Monday, Aug. 11, 1975
Weak World Recovery
President Ford's tour through Europe last week gave him no holiday from economic worries. During long meetings in Bonn, West German Chancellor Helmut Schmidt urged the U.S. to coordinate economic policy more closely with Europe and specifically to avoid any restrictive moves, such as raising interest rates, that could damage the chances for recovery abroad. Later, during the 35-nation European Security Conference in Helsinki, French President Valery Giscard d'Estaing took Ford aside to restate his well-known position that a return to normal economic growth will not be possible without a thorough monetary reform leading to fixed exchange rates for currencies. British Prime Minister Harold Wilson, who now faces sharply rising unemployment (July rate: 4.2%) as well as a 26% annual rate of inflation, expressed the hope that improving prospects in the U.S. would boost his country's sagging economy. The Europeans' concern reflected not only the growing economic interdependence of the world's industrialized nations but their declining hopes for a rapid recovery from what has, outside the U.S. also, been the deepest and longest recession since World War II.
The slowdown abroad, to be sure, has been milder than the U.S. recession. Yet as the U.S. economy shows ever more vigorous signs of reanimation, no similar trend is immediately visible in Europe. In the past few months, nearly every government has revised its 1975 growth forecasts downward. The main reason: West Germany's economy, which accounts for fully one-third of the European Community's gross national product, has failed to respond to the expansionary program of tax credits and deficit spending launched by the government last fall. Unemployment is holding at record postwar levels (4.4% in June), inflation has begun to rise slightly (to a 6.4% rate), and exports for the first five months of this year have fallen 16% from a year earlier. The simultaneous slowdown in all the world's major economies has caused world trade to decline at an annual rate of about 12% in the first half of 1975--the first drop in more than 20 years.
The industrial nations do expect some sort of recovery. The Paris-based Organization for Economic Cooperation and Development has predicted a turnaround in West Germany before year's end, a view shared by Bundesbank Vice President Otmar Emminger. Of the world's major economies, said the OECD, all but Britain and Italy will enjoy real growth in the second half, a trend that will accelerate sharply in 1976 (see chart). To make sure it happens, Schmidt and Giscard agreed a fortnight ago on a joint $5.5 billion pump-priming effort ($2 billion to be spent in Germany, $3.5 billion in France).

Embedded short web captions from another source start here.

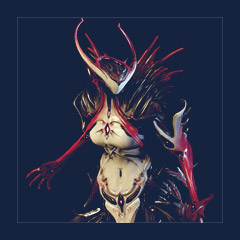 Oraxia Warframe
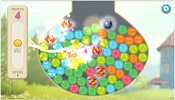 Moomin: Puzzle & Design screenshot 10
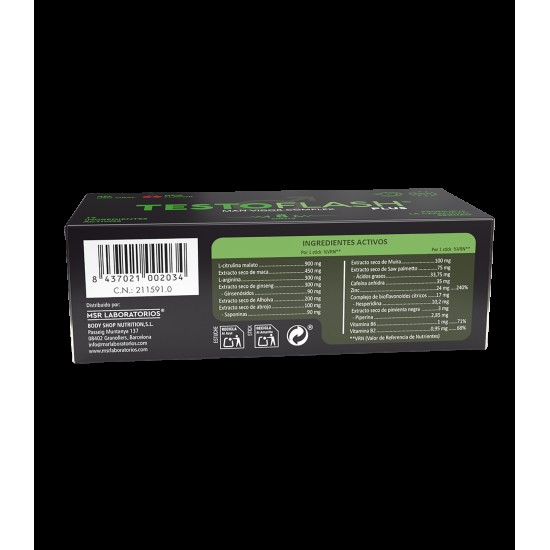 TESTOFLASH®  é a melhor solução para revitalizar sua vida sexual, sendo atualmente o intensificador sexual mais vendido devido à sua máxima  capacidade vasodilatadora e estimulação do desejo sexu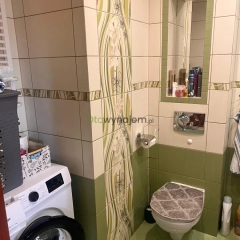 Do wynajęcia mieszkanie 50m2 w Kątach W-w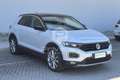 Volkswagen T-Roc T-Roc 2.0 TDI SCR 150 CV DSG 4MOTION Advanced Blue Bianco - thumbnail 3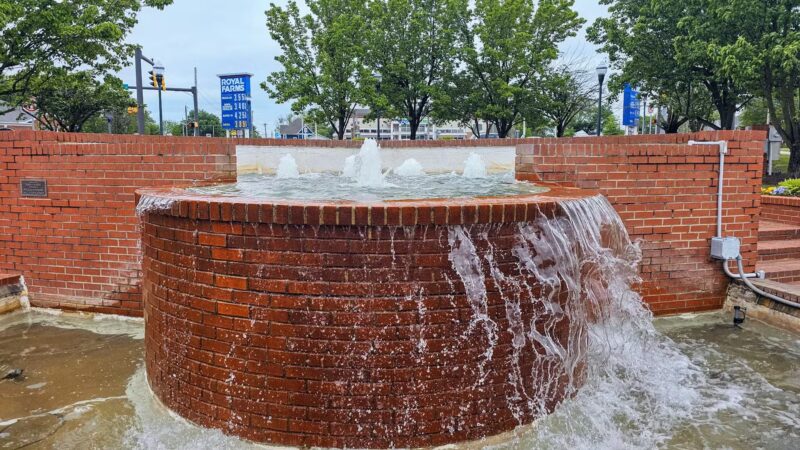 Seaford Gateway Park - Seaford, DE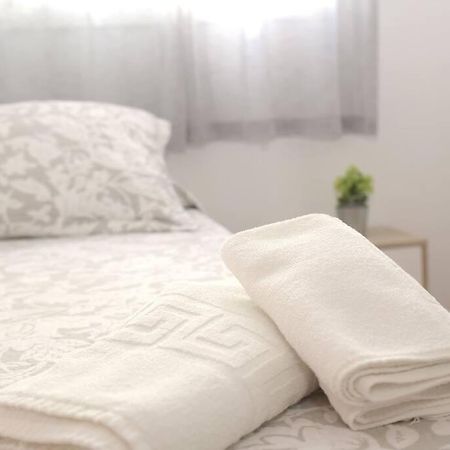 Apartamento Elena - Solo Familias Y Parejas 콘일데라프론테라 외부 사진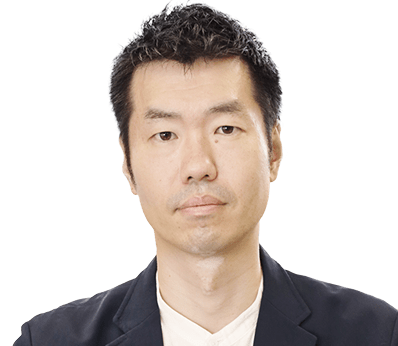瀧口 晃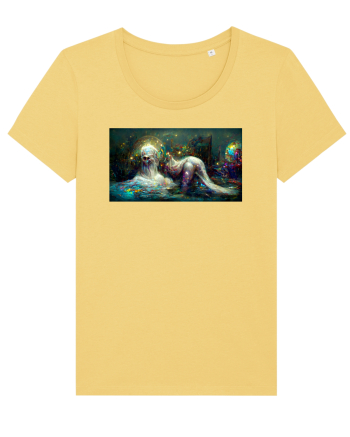 Aquarius #1 Jojoba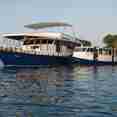 Emperor Atoll Liveaboard Maldives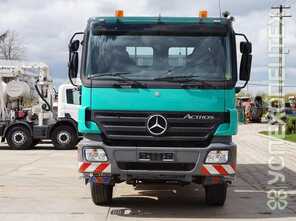  Mercedes Benz · Actros 3346AK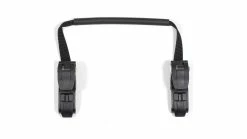 Ortlieb QL2.1 Haken Mit Gurtband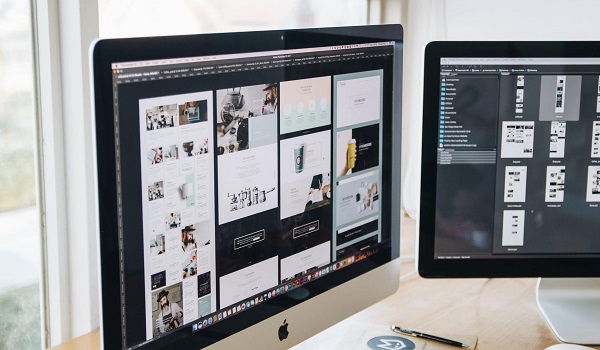 Vì sao doanh nghiệp vừa và nhỏ cũng cần phải có web quảng cáo? 5 Web quảng cáo mang lại lợi ích cho doanh nghiệp vừa & nhỏ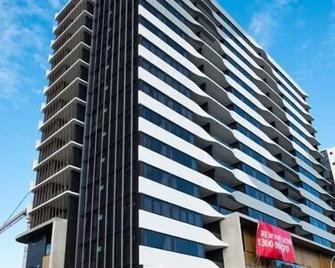 1br Stadium Suite: Parking + Free Wifi - Brisbane - Edificio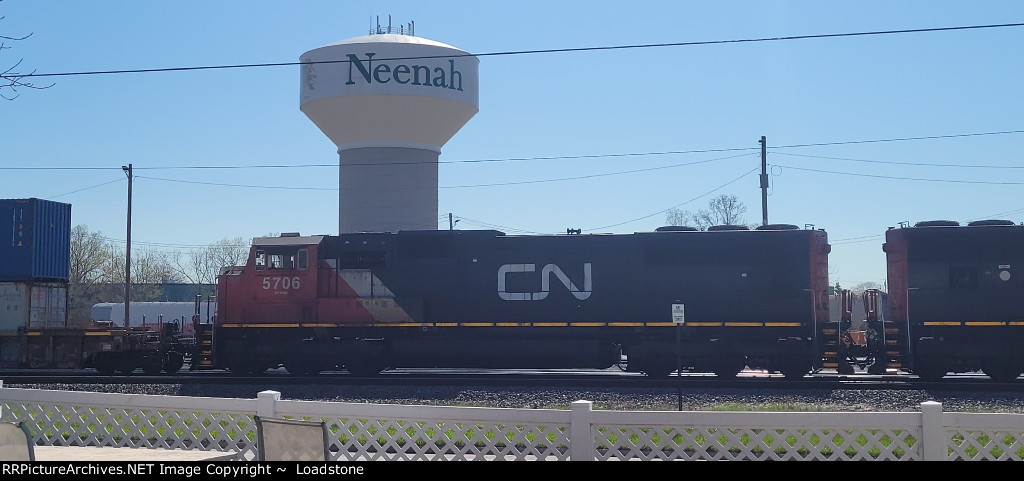 CN 5706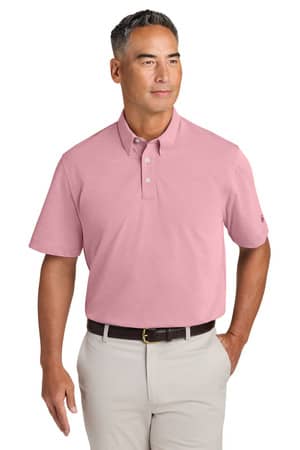 Brooks Brothers BB18222 Brooks Brothers Pinpoint Pique Dress Polo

Japanese Finance Minister Masayoshi Ohira has also promised further steps to stimulate demand. Yet as welcome as that news may be, it will mean little to the 15 million jobless in Europe, Japan and North America. Global unemployment, according to the OECD, will not begin to decline until mid-1976, and it may rise further before then.
Some Doubt. Moreover, the OECD warns, in most countries outside of the U.S. the recovery will be so weak that "there must be some doubt whether it will prove self-sustaining." Inflation may settle at around 6% in the U.S. and West Germany, but elsewhere it will remain higher. In France it should level off at around 9% early next year, in Italy 12.5%, in Japan 8.5%, and in Canada 8%. If Harold Wilson succeeds in curbing the extravagant wage demands of his country's unions, Britain's rate could be reduced to 10% in 1976.
For the moment, other nations can take comfort from the fact that the U.S. will be cooperating with their stimulative plans, though not necessarily by design. If growth forecasts, now in the 7% to 8% range for the fourth quarter, prove correct, the U.S. recovery should spill over, through trade, more rapidly than expected--especially to Canada. Europe should also get a special boost from the spectacular and generally unexpected recovery of the dollar on foreign exchange markets. Reacting to rising interest rates in the U.S., foreign exchange dealers have bid the dollar up 7% to 8% against the major European currencies since the beginning of July. For Europeans, that means at least a temporary dulling of the competitive edge that helped push the U.S. trade surplus to a one-month record of $1.7 billion in June.